Standardized Steps vs Improvisation
Ballroom tango steps were standardized by dance studios in
order to better facilitate judging at competitions. The steps have been relatively fixed in style for decades.
However, Argentine tango is a constantly evolving dance and
musical form, with continual changes occurring every day on the social dance floor in Argentina and in major tango centers
elsewhere in the world.
Argentine Tango is still based heavily on improvisation. While
there are patterns or sequences of steps that are used by instructors to teach the dance, even in a sequence every movement
is led not only in direction but also speed and quality (a step can be smooth, pulsing, sharp, ... etc.).
The Embrace (Abrazo)
A striking difference between Argentine tango and ballroom
tango is in the shape and feel of the embrace. Ballroom technique dictates
that partners arch their upper bodies away from each other, while maintaining contact at the hip, in an offset frame.

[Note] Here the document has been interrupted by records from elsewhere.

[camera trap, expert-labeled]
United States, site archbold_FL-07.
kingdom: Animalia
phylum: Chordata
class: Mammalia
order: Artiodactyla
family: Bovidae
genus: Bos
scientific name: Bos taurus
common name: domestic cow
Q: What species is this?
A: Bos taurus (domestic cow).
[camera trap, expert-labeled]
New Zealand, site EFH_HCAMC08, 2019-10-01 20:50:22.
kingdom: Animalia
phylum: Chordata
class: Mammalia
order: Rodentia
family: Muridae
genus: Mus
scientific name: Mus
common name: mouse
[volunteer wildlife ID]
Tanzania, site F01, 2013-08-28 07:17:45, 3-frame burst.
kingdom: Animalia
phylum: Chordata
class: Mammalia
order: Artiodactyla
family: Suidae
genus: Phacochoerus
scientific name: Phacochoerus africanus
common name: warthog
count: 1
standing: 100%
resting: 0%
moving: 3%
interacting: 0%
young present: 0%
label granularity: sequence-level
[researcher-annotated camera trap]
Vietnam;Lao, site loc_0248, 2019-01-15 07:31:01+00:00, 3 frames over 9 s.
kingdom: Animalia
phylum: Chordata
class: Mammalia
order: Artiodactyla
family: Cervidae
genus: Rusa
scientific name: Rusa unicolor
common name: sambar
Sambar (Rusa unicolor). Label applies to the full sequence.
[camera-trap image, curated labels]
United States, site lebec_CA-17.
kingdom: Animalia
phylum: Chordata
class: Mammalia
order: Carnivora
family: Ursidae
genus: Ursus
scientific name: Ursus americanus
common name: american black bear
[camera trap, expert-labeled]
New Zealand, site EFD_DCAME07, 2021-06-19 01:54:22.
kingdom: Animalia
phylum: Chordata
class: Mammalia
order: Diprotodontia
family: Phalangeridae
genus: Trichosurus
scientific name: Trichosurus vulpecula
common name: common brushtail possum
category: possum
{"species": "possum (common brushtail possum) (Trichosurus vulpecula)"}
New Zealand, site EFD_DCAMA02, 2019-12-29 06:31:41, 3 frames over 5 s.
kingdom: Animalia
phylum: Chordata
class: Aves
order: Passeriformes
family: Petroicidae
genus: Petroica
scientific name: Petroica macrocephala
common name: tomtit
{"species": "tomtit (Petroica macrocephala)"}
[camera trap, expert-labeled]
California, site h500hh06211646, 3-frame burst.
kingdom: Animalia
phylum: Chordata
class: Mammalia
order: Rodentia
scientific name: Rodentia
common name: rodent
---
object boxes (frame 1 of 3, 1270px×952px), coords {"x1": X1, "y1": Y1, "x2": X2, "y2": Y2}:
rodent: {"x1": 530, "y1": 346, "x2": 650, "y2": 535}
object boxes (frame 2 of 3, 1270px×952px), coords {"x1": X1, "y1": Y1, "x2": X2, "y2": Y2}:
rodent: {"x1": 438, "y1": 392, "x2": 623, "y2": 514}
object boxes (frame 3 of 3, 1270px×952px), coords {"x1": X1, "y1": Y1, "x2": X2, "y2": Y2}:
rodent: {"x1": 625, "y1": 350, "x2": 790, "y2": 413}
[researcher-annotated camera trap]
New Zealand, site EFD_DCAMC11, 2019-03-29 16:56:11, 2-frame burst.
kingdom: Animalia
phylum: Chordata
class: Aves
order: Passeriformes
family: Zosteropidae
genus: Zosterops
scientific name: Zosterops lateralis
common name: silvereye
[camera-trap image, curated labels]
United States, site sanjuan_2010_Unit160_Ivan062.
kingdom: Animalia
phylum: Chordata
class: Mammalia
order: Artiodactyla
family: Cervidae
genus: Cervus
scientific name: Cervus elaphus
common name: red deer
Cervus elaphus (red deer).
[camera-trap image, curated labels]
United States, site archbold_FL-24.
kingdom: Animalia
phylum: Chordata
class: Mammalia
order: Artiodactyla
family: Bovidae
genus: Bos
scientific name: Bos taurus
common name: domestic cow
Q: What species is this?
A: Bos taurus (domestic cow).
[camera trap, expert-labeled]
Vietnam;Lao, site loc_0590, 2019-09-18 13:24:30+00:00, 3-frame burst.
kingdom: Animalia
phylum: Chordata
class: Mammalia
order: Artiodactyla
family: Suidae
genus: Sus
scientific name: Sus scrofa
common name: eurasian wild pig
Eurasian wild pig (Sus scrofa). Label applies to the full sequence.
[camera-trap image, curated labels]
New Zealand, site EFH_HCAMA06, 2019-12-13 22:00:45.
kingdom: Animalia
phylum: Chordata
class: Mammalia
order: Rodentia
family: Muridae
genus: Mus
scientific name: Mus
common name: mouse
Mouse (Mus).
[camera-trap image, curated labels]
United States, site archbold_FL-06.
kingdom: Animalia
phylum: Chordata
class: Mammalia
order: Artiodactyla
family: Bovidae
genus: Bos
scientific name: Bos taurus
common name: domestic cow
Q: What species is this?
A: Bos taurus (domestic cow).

In Argentine Tango, it is nearly the opposite: the dancers'
chests are closer to each other than are their hips, and often there is contact at about the level of the sternums (the contact
point differing, depending on the height of the leader and the closeness of the embrace). Even when dancing in a very open
embrace, Argentine Tango dancers do not hold their upper bodies arched away from each other; each partner is over his own
axis. Whether open or closed, a Tango embrace is not ridid, but relaxed, like a hug.
Argentine tango music is much more varied than ballroom
tango music. A large amount of tango music has been composed by a variety of different orchestras over the last century. Not
only is there a large volume of music, there is a breadth of stylistic differences between these orchestras as well, which
makes it easier for Argentine tango dancers to spend the whole night dancing only Argentine tango. The four representative
schools of the Argentine tangomusic are: Di Sarli, D’Arienzo, Troilo and Pugliese. They are dance orchestras, playing
music for dancing. When the spirit of the music is characterized by counterpoint marking, clarity in the articulation is needed.
It has a clear, repetitive pulse or beat, a strong tango-rhythm which is based on the 2x4,
2 strong beats on 4 (dos por cuatro). Astor Piazzolla stretched the classical harmony and counterpoint and moved the tango
from the dance floor to the concert stage. His compositions tell us something of our contemporary life and dancing it relates
much to modern dance.
The Walking system (Caminata)
Another interesting difference is that the leader may freely
step with his left foot when the follower steps with her left foot. In English, this is sometimes referred to as a "crossed"
or "uneven" walk (or as "walking in the crossed system") in contrast to the normal walk which is called "parallel" or "even."
In ballroom tango "crossed system" is considered incorrect (unless the leader and follower are facing the same direction).
The nomenclature originated with the Naveira/Salas "Investigation
Group." Early on, they used 'even/uneven' to describe the arrangement of legs in the walk (or turn). By the mid-'90s they
began using 'parallel/crossed' and later 'normal/crossed'.